Yeah, I'd observed the writing out using strace as I used it.  The last
thing it does before the segfault, according to strace, is ... well,
here's the strace output:

--- snip ---

eventfd2(0, O_NONBLOCK|O_CLOEXEC)       = 28
write(28, "\1\0\0\0\0\0\0\0", 8)        = 8
write(8, "\1\0\0\0\0\0\0\0", 8)         = 8
futex(0x17f2bd0, FUTEX_WAKE_PRIVATE, 1) = 0
futex(0x13fc8d0, FUTEX_WAKE_PRIVATE, 1) = 1
futex(0x17e90b8, FUTEX_WAKE_PRIVATE, 1) = 1
poll([{fd=28, events=POLLIN}], 1, 25000) = 1 ([{fd=28, revents=POLLIN}])
poll([{fd=28, events=POLLIN}], 1, 25000) = 1 ([{fd=28, revents=POLLIN}])
read(28, "\1\0\0\0\0\0\0\0", 16)        = 8
poll([{fd=28, events=POLLIN}], 1, 25000) = 1 ([{fd=28, revents=POLLIN}])
read(28, "\1\0\0\0\0\0\0\0", 16)        = 8
write(28, "\1\0\0\0\0\0\0\0", 8)        = 8
futex(0x23bdc00, FUTEX_WAKE_PRIVATE, 2147483647) = 0
close(28)                               = 0
--- SIGSEGV {si_signo=SIGSEGV, si_code=SI_KERNEL, si_addr=0} ---
+++ killed by SIGSEGV +++

--- snip ---

Before that, it was deleting cache files.  But as you can see here, the
eventfd2() file handle closes successfully.

The interesting thing is that even switching groups doesn't get the
message counters updated properly.  But as I think about what I do in my
setup, I wonder if fuse might be a factor here.

I may need to test that.

See, what I do with my pan installation is store the config files in an
encfs container.  I mount the containers (one for .pan2 and one for News)
prior to launching pan, and unmount them after pan exits.  I had toyed
around with adding a delay to the 'fusermount -u' commands, but that
didn't make a difference on the segfault (which makes sense, since pan
has to exit before the volumes are umounted).

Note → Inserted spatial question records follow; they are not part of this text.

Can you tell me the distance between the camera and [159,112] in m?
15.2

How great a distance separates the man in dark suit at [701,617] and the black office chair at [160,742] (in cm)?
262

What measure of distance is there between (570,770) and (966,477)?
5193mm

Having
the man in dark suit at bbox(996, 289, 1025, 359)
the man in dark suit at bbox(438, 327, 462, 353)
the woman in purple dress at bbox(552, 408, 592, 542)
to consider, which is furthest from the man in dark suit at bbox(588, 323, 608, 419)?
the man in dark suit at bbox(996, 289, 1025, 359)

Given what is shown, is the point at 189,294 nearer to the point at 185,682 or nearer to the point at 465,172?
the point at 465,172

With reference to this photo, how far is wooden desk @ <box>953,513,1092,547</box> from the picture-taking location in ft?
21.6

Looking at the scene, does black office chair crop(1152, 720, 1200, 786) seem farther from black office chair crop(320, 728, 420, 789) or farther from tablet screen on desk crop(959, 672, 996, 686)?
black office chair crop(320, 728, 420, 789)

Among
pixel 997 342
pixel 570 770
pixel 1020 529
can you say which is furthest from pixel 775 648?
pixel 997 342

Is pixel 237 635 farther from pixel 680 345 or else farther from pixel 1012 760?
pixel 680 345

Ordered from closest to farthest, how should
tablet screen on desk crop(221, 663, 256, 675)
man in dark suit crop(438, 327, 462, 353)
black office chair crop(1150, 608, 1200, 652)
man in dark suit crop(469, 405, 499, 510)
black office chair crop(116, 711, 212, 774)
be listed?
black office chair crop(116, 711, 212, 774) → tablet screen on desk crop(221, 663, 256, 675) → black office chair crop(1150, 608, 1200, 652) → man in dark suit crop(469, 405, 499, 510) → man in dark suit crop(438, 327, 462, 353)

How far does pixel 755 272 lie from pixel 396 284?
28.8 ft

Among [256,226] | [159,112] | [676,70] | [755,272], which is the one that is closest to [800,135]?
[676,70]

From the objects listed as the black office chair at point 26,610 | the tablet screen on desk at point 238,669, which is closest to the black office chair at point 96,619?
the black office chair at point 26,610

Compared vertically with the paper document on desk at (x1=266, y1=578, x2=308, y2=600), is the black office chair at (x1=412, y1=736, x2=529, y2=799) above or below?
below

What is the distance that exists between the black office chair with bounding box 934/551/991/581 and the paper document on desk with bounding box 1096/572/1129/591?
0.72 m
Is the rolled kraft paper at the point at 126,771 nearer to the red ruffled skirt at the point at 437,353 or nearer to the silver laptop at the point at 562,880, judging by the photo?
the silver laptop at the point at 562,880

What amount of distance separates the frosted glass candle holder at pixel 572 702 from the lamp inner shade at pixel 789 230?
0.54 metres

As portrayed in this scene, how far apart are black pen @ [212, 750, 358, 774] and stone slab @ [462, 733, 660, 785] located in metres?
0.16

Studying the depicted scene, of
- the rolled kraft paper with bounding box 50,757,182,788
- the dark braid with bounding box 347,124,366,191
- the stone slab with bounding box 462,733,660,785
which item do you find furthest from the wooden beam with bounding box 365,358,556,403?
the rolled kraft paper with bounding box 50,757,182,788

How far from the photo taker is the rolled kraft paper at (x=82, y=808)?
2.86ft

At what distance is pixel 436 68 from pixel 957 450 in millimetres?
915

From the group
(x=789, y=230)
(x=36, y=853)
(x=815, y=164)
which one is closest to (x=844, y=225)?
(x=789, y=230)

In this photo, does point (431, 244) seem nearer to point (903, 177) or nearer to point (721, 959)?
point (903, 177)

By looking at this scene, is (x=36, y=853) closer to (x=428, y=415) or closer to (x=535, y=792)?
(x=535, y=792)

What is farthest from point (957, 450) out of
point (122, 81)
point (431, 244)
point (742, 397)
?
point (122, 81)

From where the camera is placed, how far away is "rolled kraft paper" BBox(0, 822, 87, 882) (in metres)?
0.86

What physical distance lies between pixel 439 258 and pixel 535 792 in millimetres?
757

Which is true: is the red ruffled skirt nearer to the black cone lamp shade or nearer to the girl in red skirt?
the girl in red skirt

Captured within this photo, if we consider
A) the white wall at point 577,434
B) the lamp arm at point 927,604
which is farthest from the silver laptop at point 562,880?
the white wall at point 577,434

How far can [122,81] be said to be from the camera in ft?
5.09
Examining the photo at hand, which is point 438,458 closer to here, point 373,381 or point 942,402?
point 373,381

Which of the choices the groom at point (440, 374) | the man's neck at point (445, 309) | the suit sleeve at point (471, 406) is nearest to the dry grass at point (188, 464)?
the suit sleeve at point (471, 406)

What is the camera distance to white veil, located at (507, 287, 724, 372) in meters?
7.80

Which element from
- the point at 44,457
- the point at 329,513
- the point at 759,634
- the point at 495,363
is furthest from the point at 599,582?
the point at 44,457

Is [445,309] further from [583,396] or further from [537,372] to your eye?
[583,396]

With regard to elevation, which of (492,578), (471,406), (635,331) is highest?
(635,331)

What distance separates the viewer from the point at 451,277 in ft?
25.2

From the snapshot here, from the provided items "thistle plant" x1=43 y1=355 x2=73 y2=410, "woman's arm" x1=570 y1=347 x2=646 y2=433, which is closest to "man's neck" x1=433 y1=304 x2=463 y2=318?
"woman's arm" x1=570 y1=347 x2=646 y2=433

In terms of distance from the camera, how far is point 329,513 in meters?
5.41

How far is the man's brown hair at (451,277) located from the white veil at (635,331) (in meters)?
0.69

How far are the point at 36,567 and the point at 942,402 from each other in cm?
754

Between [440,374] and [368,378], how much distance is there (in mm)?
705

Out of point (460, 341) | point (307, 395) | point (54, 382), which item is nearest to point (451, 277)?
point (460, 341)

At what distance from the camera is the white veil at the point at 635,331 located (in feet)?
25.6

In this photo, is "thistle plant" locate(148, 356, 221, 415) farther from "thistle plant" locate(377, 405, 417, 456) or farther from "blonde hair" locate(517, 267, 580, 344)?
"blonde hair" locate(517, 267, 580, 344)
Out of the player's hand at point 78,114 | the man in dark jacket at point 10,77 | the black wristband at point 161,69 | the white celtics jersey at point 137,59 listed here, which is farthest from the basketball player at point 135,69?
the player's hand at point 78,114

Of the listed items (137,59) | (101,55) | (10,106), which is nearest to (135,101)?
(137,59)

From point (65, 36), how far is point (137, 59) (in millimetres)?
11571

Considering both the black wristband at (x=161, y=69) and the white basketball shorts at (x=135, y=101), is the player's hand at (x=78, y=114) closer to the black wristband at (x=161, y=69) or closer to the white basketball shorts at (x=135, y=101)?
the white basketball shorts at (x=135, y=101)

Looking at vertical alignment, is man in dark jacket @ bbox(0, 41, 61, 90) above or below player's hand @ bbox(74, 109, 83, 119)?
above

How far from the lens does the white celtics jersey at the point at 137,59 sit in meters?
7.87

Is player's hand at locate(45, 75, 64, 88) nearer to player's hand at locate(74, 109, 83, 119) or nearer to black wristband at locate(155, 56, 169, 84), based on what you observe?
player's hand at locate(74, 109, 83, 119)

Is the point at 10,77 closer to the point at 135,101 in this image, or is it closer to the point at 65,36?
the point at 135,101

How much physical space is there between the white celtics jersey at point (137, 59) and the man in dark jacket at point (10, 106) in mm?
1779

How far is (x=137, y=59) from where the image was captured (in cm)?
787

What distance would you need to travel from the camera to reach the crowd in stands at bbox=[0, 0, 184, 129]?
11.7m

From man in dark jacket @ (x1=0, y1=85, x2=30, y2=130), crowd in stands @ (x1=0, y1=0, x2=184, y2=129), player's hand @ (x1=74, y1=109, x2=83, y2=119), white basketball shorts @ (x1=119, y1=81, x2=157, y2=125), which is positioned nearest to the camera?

(Mostly as a point of interest - I do this because I have secure access
to a couple NNTP servers that hold sensitive information, and I sync the
config between multiple systems using Dropbox - but I don't want the
passwords stored in a format that can be read by anyone who happens to
hack my Dropbox account for some reason.)

But maybe I need to sync before umounting the encfs containers, if that's
corrupting data in some way that's causing the segfault.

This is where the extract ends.